**EXERCÍCIO ESCRITO A:**
Responda a estas perguntas usando o trecho sobre as prisões de executivos:
(i) De que empresa Octavio Azevedo é o principal executivo?
(ii) Que posição na economia mundial o trecho dá ao país que as companhias ajudaram a construir?
(iii) Quem afirmou que o ex-presidente Luiz Inácio Lula da Silva "muito provavelmente" será investigado?
**EXERCÍCIO ESCRITO B:** Reúna todas as linhas da listagem que contêm a palavra "soil". Maiúsculas e minúsculas fazem diferença.

**TRECHO APRESENTADO:**
Marcelo Odebrecht, herdeiro e principal executivo do grupo do mesmo nome, e Octavio Azevedo, principal executivo da Andrade Gutierrez, não têm importância apenas como pessoas físicas, que devem ser respeitadas em seus direitos e garantias. Também tem importância como pessoas jurídicas. Por mais que executivos que dirigem grandes empresas possam ser acusadas de cometer toda série de atos ilícitos que marcam a política brasileira — atos que devem ser investigados e punidos de forma responsável e isenta — as companhias fazem parte da história do país. Ajudaram a construir a sétima economia do mundo. Respondem por centenas de milhares de empregos. Estão presentes em mercados importantes da economia global. Sua prisão é um péssimo sinal interno e externo. Ajuda a enfraquecer o país e pode contribuir, especialmente, para piorar as condições de vida da população.

As prisões ocorrem dias depois que, num recorde de descontração, um delegado da Polícia Federal afirmou que “muito provavelmente” o ex-presidente Luiz Inácio Lula da Silva será submetido a uma investigação. Assim, como hipótese.

**MATERIAIS FORNECIDOS:**
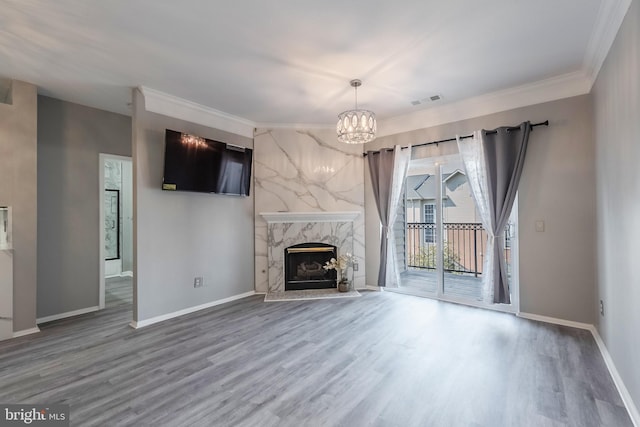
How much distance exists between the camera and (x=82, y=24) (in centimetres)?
224

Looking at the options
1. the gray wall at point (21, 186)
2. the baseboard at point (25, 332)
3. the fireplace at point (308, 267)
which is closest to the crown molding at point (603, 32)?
the fireplace at point (308, 267)

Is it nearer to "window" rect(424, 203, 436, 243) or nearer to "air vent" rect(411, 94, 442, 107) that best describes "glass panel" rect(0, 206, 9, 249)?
"air vent" rect(411, 94, 442, 107)

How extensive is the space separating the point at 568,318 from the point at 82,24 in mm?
5508

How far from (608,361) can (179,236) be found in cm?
462

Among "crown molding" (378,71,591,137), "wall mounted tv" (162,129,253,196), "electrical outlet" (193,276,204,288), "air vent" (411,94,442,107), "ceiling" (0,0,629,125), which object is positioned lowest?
"electrical outlet" (193,276,204,288)

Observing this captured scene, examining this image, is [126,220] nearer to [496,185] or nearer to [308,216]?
[308,216]

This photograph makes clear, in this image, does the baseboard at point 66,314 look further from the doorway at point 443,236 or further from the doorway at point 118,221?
the doorway at point 443,236

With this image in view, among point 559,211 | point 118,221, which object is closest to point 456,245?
point 559,211

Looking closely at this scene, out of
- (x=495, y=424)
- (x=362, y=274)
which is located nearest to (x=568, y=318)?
(x=495, y=424)

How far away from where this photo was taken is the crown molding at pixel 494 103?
3.16m

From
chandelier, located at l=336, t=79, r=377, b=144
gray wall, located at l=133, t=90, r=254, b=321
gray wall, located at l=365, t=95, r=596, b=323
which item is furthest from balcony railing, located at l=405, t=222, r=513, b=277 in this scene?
gray wall, located at l=133, t=90, r=254, b=321

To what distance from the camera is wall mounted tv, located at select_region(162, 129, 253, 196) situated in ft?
11.6

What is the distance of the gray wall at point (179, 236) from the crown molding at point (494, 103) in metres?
2.55

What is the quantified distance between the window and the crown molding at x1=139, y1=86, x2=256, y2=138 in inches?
126
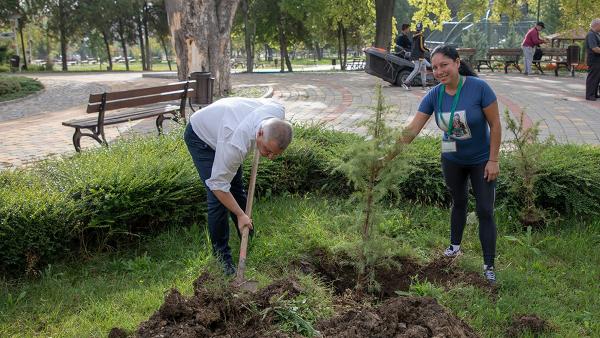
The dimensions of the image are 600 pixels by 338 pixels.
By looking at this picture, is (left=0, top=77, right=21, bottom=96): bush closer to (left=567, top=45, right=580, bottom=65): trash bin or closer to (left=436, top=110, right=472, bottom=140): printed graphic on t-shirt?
(left=436, top=110, right=472, bottom=140): printed graphic on t-shirt

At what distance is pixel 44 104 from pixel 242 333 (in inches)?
558

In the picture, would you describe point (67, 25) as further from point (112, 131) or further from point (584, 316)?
point (584, 316)

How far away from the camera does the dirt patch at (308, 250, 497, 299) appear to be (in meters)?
3.74

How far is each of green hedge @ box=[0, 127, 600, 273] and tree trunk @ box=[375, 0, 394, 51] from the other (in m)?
16.8

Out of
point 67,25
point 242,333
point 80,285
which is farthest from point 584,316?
point 67,25

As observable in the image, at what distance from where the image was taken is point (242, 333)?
2852 millimetres

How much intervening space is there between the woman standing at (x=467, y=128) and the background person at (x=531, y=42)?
53.4 feet

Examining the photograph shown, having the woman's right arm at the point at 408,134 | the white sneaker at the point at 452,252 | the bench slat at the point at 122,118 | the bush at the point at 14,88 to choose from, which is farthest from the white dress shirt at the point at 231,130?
the bush at the point at 14,88

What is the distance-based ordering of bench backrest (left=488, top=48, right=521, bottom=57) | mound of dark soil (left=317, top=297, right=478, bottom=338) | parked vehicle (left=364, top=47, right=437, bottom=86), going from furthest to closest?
bench backrest (left=488, top=48, right=521, bottom=57)
parked vehicle (left=364, top=47, right=437, bottom=86)
mound of dark soil (left=317, top=297, right=478, bottom=338)

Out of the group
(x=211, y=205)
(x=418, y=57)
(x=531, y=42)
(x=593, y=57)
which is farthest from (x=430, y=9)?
(x=211, y=205)

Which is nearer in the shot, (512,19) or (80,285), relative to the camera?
(80,285)

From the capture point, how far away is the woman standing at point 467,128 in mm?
3527

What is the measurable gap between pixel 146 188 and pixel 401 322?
8.14 feet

**RESPOSTA CORRETA A:**
(i) Da Andrade Gutierrez.
(ii) A de sétima economia do mundo.
(iii) Um delegado da Polícia Federal.

**RESPOSTA CORRETA B:**
What is the distance-based ordering of bench backrest (left=488, top=48, right=521, bottom=57) | mound of dark soil (left=317, top=297, right=478, bottom=338) | parked vehicle (left=364, top=47, right=437, bottom=86), going from furthest to closest?
mound of dark soil (left=317, top=297, right=478, bottom=338)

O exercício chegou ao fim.